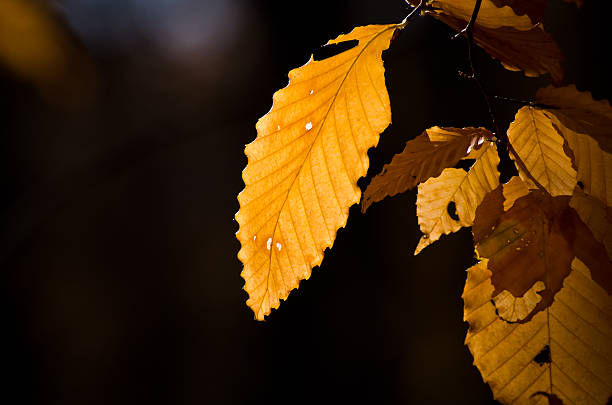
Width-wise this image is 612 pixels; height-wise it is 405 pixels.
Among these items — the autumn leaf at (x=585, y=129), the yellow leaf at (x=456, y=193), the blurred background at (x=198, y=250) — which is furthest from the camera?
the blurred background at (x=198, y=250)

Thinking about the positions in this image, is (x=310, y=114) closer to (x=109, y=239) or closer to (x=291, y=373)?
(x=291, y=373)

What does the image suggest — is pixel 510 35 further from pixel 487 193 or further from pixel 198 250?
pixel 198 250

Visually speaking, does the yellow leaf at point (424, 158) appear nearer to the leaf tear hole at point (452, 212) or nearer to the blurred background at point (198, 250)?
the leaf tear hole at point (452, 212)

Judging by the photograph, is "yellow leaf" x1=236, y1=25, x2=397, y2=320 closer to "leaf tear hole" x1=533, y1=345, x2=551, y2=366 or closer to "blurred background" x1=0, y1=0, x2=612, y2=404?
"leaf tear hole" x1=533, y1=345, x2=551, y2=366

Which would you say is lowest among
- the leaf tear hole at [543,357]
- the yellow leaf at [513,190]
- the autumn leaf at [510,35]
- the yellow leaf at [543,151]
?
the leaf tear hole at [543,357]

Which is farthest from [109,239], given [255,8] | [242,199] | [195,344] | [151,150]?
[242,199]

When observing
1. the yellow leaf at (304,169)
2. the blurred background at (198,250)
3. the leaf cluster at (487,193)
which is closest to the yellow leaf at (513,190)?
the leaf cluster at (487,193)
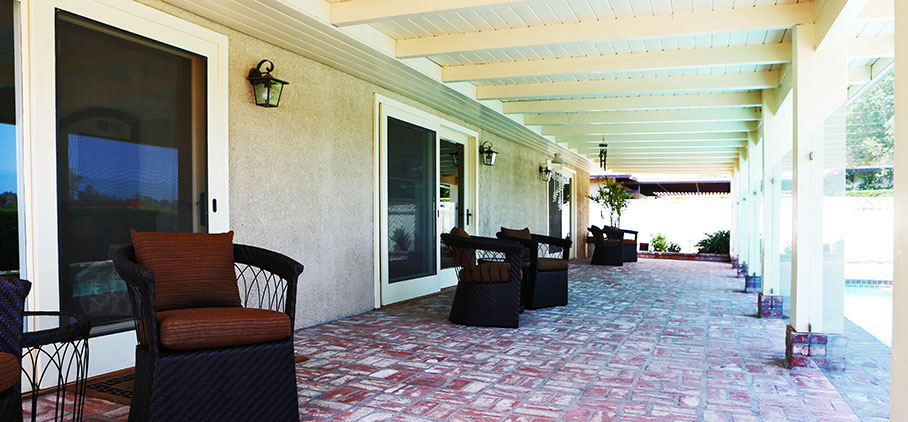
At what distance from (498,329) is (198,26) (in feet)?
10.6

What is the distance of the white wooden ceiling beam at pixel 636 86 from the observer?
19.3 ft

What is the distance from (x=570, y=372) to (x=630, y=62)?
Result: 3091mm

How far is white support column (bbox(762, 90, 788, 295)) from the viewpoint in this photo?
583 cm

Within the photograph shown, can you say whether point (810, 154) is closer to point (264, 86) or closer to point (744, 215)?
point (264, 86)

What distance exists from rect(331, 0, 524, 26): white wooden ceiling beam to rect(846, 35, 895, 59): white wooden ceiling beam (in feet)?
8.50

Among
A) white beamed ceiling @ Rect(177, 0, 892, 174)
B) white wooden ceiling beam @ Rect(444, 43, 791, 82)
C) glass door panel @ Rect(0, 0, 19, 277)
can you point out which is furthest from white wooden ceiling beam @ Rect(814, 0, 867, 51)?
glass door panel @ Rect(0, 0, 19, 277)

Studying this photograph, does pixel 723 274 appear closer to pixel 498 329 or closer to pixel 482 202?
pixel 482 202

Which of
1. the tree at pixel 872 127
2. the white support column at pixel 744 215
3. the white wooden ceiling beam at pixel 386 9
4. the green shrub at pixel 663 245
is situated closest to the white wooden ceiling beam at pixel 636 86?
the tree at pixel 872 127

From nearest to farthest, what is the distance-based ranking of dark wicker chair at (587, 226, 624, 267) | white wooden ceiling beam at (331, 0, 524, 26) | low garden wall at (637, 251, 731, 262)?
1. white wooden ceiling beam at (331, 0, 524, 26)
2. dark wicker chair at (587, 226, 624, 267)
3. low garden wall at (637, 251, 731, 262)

# YOUR GOAL
Transcribe the part of the records that opens with the line containing "Which would you say is lowest among" and closes with the line containing "Result: 3091mm", both lines included, leaving the pictures out.

# SOLUTION FOR THIS EXERCISE
Which would you say is lowest among
- the leaf tear hole at [543,357]
- the yellow leaf at [513,190]
- the autumn leaf at [510,35]
- the yellow leaf at [543,151]
?
the leaf tear hole at [543,357]

Which is farthest from [109,239], given [255,8] | [242,199] | [195,344] | [151,150]?
[242,199]

When observing
1. the yellow leaf at (304,169)
2. the blurred background at (198,250)
3. the leaf cluster at (487,193)
which is closest to the yellow leaf at (513,190)?
the leaf cluster at (487,193)
At what distance from (498,329) is (198,26) (in feet)?
10.6

What is the distance of the white wooden ceiling beam at pixel 636 86 from the observer?
19.3 ft

What is the distance from (x=570, y=372) to (x=630, y=62)?
Result: 3091mm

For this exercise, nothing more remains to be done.